Last time we talked, the subject was high-energy gas fracturing, a method that offers the alluring possibility of eliminating the use of water, the sourcing and disposal of which—as proliferating offers of solutions indicate—is a major headache in hydraulic fracturing. But, it’s not the only potential alternative that could make an end run around water. There are more, and several of these are particularly interesting. Today, let’s take a look at a few, courtesy of “An overview of hydraulic fracturing and other formation stimulation technologies for shale gas production,” issued by the European Union’s Joint Research Centre Institute for Energy and Transport.
It’s quite a catalog. You never know; as technologies advance and requirements change, maybe one or more of these will get mainstreamed.
First, the report’s caveat: “Advantages and disadvantages of any applied technology are, in most cases, dependent on the specific situation under which formation stimulation is performed (location, formation characteristics, etc.). In this report, no objective criteria were developed and applied to identify potential advantages and disadvantages of each technique. As an example, when it is noted that a certain technology leads to ‘reduced water usage,’ this is not a judgment to whether there is an environmental, economic or otherwise need to reduce water consumption, and whether the alternative is overall a better choice. Such a choice would typically depend on the specific condition for a given situation.”
Foam-based fluids. Foams are being used in a number of petroleum industry applications that exploit their high viscosity and low liquid content. Some of the earliest applications for foam dealt with its use as a displacing agent in porous media and as a drilling fluid. In the mid-1970s, N2-based foams became popular for both hydraulic fracturing and fracture acidizing stimulation treatments.
Most recently, CO2 foams have been found to exhibit their usefulness in hydraulic fracturing stimulation. Advantages include reducing or eliminating water usage, a reduced amount of chemical additives, a reduction of formation damage, and/or better cleanup of the residual fluid.
The report notes that foams are used commercially to fracture shale formations. For instance, foams have been used to stimulate gas wells in the Lower Huron shale in the Appalachian basin and in Big Sandy (a productive field of more than 25,000 wells, in the eastern U.S.), characterized by ultra-low permeability, the Berea tight gas sands and Devonian Ohio shales, such as the Huron formation.

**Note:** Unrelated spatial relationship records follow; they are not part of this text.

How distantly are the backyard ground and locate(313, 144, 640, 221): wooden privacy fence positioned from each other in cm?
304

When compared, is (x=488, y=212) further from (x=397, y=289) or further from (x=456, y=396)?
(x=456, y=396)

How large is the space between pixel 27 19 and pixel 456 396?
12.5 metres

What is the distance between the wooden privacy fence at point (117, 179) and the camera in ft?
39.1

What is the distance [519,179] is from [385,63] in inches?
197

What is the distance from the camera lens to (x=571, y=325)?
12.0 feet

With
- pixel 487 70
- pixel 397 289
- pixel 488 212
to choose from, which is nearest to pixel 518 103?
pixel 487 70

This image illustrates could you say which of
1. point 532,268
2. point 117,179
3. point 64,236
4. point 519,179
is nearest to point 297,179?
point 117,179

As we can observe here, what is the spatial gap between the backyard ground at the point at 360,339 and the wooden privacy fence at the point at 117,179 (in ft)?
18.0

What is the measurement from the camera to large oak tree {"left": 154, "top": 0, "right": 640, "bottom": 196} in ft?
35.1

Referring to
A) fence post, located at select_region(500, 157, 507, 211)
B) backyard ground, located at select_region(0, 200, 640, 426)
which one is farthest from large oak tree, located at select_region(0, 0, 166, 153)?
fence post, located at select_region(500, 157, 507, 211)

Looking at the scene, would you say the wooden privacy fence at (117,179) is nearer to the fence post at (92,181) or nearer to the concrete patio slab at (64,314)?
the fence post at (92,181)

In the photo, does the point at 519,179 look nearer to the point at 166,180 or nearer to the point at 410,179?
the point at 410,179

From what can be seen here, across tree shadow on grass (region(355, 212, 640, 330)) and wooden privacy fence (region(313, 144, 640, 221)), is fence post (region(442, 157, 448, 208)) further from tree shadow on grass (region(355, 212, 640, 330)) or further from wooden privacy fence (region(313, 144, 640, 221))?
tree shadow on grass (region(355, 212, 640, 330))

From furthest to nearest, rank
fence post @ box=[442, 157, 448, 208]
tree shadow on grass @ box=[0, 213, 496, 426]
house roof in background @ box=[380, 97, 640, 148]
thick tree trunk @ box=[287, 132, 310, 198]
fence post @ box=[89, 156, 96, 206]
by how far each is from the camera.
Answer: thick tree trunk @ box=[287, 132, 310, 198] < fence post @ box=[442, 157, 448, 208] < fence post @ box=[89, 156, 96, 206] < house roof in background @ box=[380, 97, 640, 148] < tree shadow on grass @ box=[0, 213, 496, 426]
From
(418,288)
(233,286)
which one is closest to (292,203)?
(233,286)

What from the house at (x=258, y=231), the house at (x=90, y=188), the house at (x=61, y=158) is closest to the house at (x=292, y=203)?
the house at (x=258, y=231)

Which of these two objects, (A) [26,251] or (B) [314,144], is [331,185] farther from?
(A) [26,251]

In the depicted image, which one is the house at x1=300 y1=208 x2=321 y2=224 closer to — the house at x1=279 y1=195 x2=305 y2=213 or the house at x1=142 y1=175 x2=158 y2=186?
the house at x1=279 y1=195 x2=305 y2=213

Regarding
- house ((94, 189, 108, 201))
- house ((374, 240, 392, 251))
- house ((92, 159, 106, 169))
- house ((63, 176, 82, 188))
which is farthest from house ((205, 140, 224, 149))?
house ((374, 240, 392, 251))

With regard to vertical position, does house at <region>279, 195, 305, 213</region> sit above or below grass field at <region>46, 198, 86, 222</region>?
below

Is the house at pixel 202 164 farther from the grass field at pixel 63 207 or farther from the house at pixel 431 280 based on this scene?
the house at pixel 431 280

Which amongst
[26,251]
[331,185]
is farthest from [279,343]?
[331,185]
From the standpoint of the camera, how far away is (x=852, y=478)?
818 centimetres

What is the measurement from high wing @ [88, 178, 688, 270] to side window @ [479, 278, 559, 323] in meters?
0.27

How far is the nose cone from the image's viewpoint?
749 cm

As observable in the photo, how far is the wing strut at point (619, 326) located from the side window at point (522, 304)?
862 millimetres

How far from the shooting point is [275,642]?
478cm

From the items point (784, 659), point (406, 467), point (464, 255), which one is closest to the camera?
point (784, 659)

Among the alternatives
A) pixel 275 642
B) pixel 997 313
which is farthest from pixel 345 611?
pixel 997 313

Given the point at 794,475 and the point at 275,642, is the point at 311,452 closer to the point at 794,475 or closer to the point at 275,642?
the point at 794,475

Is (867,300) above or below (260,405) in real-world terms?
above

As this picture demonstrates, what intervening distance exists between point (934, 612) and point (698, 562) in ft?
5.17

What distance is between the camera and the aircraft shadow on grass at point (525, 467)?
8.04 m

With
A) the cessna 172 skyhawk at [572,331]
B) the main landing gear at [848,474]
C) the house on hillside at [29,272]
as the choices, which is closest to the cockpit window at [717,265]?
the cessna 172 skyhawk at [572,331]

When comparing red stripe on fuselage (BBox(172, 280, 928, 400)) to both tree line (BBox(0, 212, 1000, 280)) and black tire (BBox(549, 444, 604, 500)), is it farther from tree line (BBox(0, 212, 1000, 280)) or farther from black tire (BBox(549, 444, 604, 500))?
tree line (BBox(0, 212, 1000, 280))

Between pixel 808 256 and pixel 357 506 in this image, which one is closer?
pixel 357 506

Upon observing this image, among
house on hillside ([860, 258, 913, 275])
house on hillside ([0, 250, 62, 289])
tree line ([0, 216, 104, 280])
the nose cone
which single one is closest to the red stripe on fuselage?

Cryogenic fluids. It appears that in liquid form, the planet’s current bête noire—CO2—can have a beneficial use. And, as the report suggests, it potentially can solve its own problem: An important feature is the fact that the CO2 adsorption capacity with shale is stronger than that of methane (CH4). Thus, it can replace CH4 in the shale formation, enhancing gas production and, at the same time, remain locked underground. At reservoir conditions, CO2 adsorption exceeded CH4 adsorption by a factor of five, suggesting that CO2 enhanced gas recovery from shale could serve as a promising means to reduce life cycle CO2 emission for shale gas. On a strictly volumetric basis, gas shales have the potential to sequester large amounts of CO2 provided that CO2 can diffuse deep into the matrix. When taken into fracturing, it can cause much more complicated fractures for its lower viscosity property, which has a benefit to shale gas exploitation.

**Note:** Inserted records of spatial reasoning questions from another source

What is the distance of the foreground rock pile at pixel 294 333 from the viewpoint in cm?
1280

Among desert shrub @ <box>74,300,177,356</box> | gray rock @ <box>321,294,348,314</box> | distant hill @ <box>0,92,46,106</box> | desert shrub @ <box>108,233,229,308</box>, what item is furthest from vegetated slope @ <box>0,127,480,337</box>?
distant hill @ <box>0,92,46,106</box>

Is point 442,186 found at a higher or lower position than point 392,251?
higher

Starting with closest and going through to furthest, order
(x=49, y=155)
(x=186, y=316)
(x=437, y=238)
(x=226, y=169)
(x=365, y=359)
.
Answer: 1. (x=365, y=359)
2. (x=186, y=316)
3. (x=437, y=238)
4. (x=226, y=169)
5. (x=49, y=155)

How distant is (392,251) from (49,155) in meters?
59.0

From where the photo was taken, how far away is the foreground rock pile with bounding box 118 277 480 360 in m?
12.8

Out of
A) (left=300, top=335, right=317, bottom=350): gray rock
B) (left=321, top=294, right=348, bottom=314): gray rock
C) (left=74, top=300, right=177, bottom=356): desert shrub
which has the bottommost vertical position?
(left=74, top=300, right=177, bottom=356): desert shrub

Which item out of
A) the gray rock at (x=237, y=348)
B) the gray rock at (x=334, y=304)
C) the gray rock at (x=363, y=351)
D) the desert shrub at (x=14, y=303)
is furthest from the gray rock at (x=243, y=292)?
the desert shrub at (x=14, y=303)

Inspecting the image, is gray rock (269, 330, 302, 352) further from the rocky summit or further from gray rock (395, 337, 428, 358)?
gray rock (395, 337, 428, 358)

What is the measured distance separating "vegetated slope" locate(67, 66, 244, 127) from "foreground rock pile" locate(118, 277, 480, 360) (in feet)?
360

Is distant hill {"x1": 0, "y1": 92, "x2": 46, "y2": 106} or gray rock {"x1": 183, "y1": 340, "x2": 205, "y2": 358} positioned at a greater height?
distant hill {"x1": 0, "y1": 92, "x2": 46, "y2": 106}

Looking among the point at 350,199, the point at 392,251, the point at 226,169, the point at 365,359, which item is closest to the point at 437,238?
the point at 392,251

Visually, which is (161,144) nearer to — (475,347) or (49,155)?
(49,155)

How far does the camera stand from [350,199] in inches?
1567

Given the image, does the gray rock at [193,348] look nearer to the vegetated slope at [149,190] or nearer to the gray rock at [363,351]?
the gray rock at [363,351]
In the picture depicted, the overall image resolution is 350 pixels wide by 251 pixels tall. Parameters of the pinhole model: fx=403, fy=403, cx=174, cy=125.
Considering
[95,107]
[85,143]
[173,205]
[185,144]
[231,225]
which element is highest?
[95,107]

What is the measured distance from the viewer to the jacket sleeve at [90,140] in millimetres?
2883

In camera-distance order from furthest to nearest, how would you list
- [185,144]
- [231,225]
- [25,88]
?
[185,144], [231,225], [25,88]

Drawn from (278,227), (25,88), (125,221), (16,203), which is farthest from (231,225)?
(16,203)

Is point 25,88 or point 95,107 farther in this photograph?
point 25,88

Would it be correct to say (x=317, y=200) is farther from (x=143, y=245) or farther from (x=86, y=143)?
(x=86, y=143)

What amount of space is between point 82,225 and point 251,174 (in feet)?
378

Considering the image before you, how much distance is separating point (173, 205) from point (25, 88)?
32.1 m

After the treatment, the evaluation of a fractured zone can take place almost immediately, because of rapid clean-up. The energy provided by CO2 results in the elimination of all residual liquid left in the formation from the fracturing fluid. The gaseous CO2 also aids in lifting formation fluids that are produced back during the clean-up operation.
The biggest advantage is that the CO2 adds no pollution to the environment, and it can have a positive net effect, when considering the greenhouse gas emissions issue. An article in New Scientist recently discussed the possibility that fracturing with CO2 could spur the development of large-scale carbon sequestration.

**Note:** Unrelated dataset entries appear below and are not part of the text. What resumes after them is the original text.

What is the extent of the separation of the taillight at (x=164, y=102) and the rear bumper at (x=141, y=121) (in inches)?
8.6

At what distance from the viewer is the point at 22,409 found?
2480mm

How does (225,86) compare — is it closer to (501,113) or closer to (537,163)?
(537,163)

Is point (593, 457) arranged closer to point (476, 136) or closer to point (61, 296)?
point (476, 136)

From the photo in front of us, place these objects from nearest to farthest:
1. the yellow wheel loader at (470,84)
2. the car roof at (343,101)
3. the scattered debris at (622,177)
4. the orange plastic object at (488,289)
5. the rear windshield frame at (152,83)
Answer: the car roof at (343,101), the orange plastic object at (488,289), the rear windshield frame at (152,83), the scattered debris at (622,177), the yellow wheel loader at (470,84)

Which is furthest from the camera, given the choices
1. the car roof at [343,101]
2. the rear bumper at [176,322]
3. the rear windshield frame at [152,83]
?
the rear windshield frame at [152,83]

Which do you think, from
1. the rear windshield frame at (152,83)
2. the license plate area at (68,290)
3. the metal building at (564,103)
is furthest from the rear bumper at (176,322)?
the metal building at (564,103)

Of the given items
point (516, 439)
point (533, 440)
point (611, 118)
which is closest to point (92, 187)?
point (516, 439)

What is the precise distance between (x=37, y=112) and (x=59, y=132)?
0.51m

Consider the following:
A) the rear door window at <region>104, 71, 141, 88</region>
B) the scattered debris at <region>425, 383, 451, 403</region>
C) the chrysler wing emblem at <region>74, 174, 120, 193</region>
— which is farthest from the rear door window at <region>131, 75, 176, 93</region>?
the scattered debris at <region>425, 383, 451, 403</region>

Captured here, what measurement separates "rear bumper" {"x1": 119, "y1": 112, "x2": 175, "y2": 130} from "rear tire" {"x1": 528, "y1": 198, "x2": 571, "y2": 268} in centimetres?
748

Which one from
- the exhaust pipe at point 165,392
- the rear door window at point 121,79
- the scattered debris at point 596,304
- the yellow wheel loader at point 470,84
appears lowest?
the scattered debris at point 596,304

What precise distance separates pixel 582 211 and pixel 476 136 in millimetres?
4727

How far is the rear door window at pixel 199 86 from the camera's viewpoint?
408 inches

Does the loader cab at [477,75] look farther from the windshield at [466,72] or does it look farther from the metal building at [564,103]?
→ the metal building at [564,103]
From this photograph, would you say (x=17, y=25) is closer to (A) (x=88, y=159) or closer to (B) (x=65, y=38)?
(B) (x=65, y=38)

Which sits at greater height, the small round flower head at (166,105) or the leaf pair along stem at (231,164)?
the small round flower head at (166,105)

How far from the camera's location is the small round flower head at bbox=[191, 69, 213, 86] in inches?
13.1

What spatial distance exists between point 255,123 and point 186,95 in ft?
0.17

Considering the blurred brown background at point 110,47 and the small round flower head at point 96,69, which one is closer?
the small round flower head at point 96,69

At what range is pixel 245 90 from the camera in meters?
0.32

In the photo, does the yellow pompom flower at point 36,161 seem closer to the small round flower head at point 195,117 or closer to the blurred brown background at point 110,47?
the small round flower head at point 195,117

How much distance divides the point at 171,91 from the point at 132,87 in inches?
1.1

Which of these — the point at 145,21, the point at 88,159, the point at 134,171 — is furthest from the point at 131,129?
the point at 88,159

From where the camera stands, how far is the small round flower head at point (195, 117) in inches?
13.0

Fracturing with dynamic loading. We discussed one form of explosive fracturing last time. Another one, of several such methods, is plasma stimulation and fracturing (PSF) technology. According to the inventor, this technology creates multiple radial fractures of self-propped type fractures by fast-expanding plasma, generated using a proprietary, high-energy, pulsed-power electrical discharge technique. While the plasma tool can create multiple radial fractures that are 5 to 20 ft in length, the addition of the pulse stepping algorithm can extend these fractures by more than 50 ft. The radial fractures created by PSF are self-propped because of shear displacement.
Other methods. This is where it really gets outside of the box. Among the other solutions are thermal (cryogenic) fracturing, enhanced bacterial methanogenesis, and even mechanical cutting of the shale formation. Perhaps thermal fracturing—achieved by using a fluid colder than the reservoir to create thermal stresses, that could fracture the rock—should have an asterisk. Even if a fluid is used, this is not—strictly speaking—hydraulic fracturing in the traditional sense, because it is not the elevated pressure of the fluid and high injection rates that break the rock.
More on that next time, when we take a closer look at some of these methods. Exotic they may be, but nothing stays the same in this business, and that includes fracturing. Handicapping the technology horse race is a sucker’s bet; under the right conditions, anything could come charging from the back of the pack.